Presumably that sells papers. But buried beneath the headlines and noted in passing is something voters might want to consider: the fact that during Clinton’s years as secretary of state, Abedin was a “triple-dipper.”
In June 2012, after Weiner resigned from Congress after the first revelations of his sexting, Abedin was granted “special government employee” status which allowed her to work and collect money from the Clinton Foundation and from the Teneo consulting firm founded by Bill Clinton’s close aide Doug Band at the same time she was being paid as a top aide to Secretary of State Clinton.
This was an unusual arrangement. Government appointees are usually required to resign from their previous jobs, and contracts granting them deferred compensation need to be renegotiated. The reason is obvious: They shouldn’t be serving two masters.

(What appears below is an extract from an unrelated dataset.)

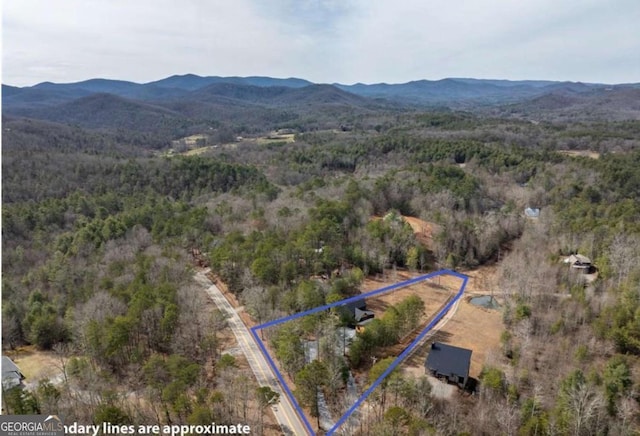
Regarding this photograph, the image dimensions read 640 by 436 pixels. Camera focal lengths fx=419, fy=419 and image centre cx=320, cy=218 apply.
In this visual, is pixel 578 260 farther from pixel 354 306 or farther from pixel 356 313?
pixel 356 313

The reason for Abedin’s triple-dipping seems obvious as well: She wanted more money. It’s expensive to maintain homes in both New York and Washington, especially when your spouse is out of a job. (Although it’s cheaper if you move from a Manhattan apartment to one in Weiner’s Brooklyn/Queens district.)
But why did Clinton agree to (insist on?) this arrangement? Sen. Charles Grassley has been asking this question since 2013. He has noted that ordinarily “special government employees” are not allowed to hold this status for more than 130 days, but Abedin triple-dipped for up to 245 days.
“Congress specified a time restriction for a reason,” Grassley said recently. “Special government employees are supposed to temporarily offer specialized expertise that the taxpayers can’t get anywhere else. The time restriction makes clear they’re not supposed to be paid indefinitely while working for the private sector at the same time.”
The private sector in this case, of course, was the Clinton Foundation, which was paying Abedin something presumably in the six-figures for looking after its interests, which of course were by definition not entirely congruent with the government’s.
The State Department, in response to a federal judge’s order to disclose all papers relating to this decision by Sept. 30, says it hasn’t found any yet. No surprise there. Surely the hope in some quarters is that any papers won’t turn up until after Nov. 8.
Abedin, as the home-brew server email traffic has revealed, was clearly a conduit for the pay-to-play system in which Clinton Foundation donors received favorable treatment from the secretary of state. But perhaps creepy as well is a suggested overdependence by her boss.